Uncovering Atomic Stealer (AMOS) Strikes and the Rise of Dead Cookies Restoration

Cyble Research and Intelligence Labs (CRIL) has recently uncovered a series of phishing websites masquerading as popular Mac applications, which are distributing the Atomic Stealer (AMOS), a potent InfoStealer malware. Despite being identified, these deceptive sites remain active, posing a significant threat to unsuspecting users. AMOS is noted for its rapid evolution and frequent updates, showcasing the developers’ dedication to enhancing its malicious capabilities. Among its latest advancements is the ability to rejuvenate expired Google Chrome cookies, marking a concerning development in the InfoStealer arena. 

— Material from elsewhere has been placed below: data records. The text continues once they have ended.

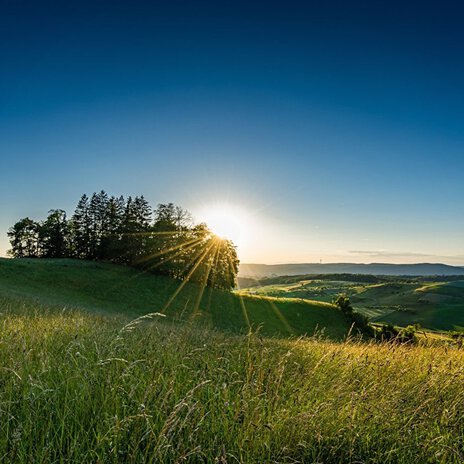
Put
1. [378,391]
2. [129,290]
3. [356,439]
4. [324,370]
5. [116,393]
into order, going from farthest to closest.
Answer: [129,290], [324,370], [378,391], [116,393], [356,439]

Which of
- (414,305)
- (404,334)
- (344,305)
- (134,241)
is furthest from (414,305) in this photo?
(404,334)

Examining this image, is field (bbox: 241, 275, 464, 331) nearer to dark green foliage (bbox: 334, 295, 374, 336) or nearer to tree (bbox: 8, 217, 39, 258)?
dark green foliage (bbox: 334, 295, 374, 336)

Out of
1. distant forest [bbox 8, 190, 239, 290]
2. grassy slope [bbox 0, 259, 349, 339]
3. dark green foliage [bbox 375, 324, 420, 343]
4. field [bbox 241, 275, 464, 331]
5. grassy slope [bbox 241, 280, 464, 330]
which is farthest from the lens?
grassy slope [bbox 241, 280, 464, 330]

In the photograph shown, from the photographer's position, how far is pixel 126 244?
207 ft

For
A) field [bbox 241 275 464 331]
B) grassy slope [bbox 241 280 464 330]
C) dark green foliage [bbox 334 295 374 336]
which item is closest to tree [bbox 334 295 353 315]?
dark green foliage [bbox 334 295 374 336]

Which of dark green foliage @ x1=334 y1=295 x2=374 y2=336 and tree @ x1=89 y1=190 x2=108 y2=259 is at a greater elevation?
tree @ x1=89 y1=190 x2=108 y2=259

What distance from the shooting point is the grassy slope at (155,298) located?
135 feet

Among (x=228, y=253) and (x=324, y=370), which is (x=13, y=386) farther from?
(x=228, y=253)

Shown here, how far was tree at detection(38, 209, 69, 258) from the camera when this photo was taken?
73.8m

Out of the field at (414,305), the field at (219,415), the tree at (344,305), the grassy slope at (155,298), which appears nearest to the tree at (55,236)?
the grassy slope at (155,298)

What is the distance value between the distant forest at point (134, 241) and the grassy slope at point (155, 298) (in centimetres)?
430

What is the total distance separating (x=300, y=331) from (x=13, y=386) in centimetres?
4911

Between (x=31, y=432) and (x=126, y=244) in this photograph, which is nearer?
(x=31, y=432)

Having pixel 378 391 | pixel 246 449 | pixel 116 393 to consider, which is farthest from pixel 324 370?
pixel 116 393
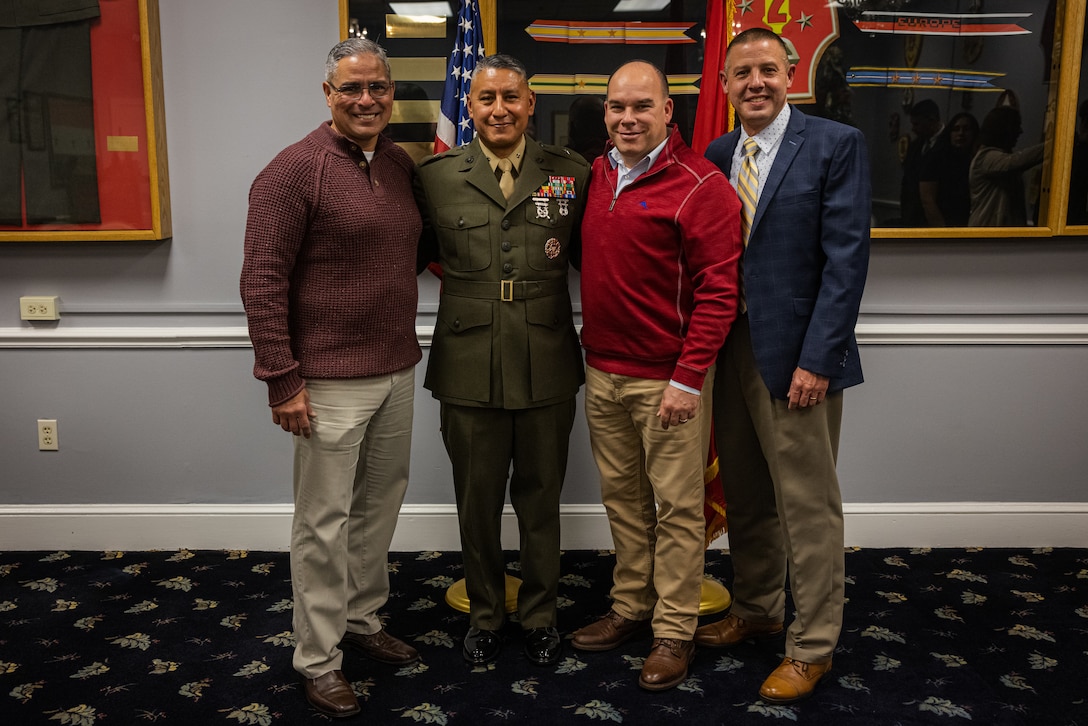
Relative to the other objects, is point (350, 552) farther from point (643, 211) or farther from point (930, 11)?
point (930, 11)

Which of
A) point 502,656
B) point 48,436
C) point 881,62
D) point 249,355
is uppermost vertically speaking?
point 881,62

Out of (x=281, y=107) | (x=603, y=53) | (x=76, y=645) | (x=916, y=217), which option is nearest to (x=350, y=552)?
(x=76, y=645)

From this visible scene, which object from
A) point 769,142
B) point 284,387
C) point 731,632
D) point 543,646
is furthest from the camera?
point 731,632

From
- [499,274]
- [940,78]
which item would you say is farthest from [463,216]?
[940,78]

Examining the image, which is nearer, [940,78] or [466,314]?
[466,314]

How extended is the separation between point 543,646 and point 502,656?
0.13m

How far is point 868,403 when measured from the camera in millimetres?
3070

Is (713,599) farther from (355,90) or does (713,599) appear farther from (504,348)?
(355,90)

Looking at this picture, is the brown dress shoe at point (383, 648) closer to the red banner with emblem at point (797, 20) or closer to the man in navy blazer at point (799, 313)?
the man in navy blazer at point (799, 313)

This innovation in AMOS’s functionality coincides with the discovery of a free code on a cybercrime forum capable of reviving “dead” cookies—a technique that was rumored to be sold for $500 as of October 2023. This revelation has catalyzed a new trend among InfoStealers to adopt this cookie revival feature. For instance, the Xehook Stealer, launched on January 20, 2024, quickly incorporated this feature within days, highlighting a swift adaptation among Threat Actors (TAs). Furthermore, the Command and Control (C&C) centers utilized by AMOS payloads were discussed in a report from early January, suggesting a broader network of connected campaigns or TAs exploiting this technique. 

Read Cyble’s detailed analysis of this here. 

Active Exploitation of Atlassian Confluence RCE Vulnerability (CVE-2023-22527) 

On January 26, 2024, Cyble’s Global Sensor Intelligence (CGSI) network detected scanning attempts targeting a critical vulnerability in Atlassian Confluence, identified as CVE-2023-22527. This vulnerability, disclosed by Atlassian on January 16, 2024, affects outdated versions of Confluence Data Center and Server. It involves an Object-Graph Navigation Language (OGNL) injection, rated with a maximum CVSS score of 10, indicating its severe impact. OGNL injection vulnerabilities arise when applications like Atlassian Confluence fail to properly validate and sanitize user input before its incorporation into OGNL expressions, allowing Threat Actors (TAs) to execute remote code on the affected systems. 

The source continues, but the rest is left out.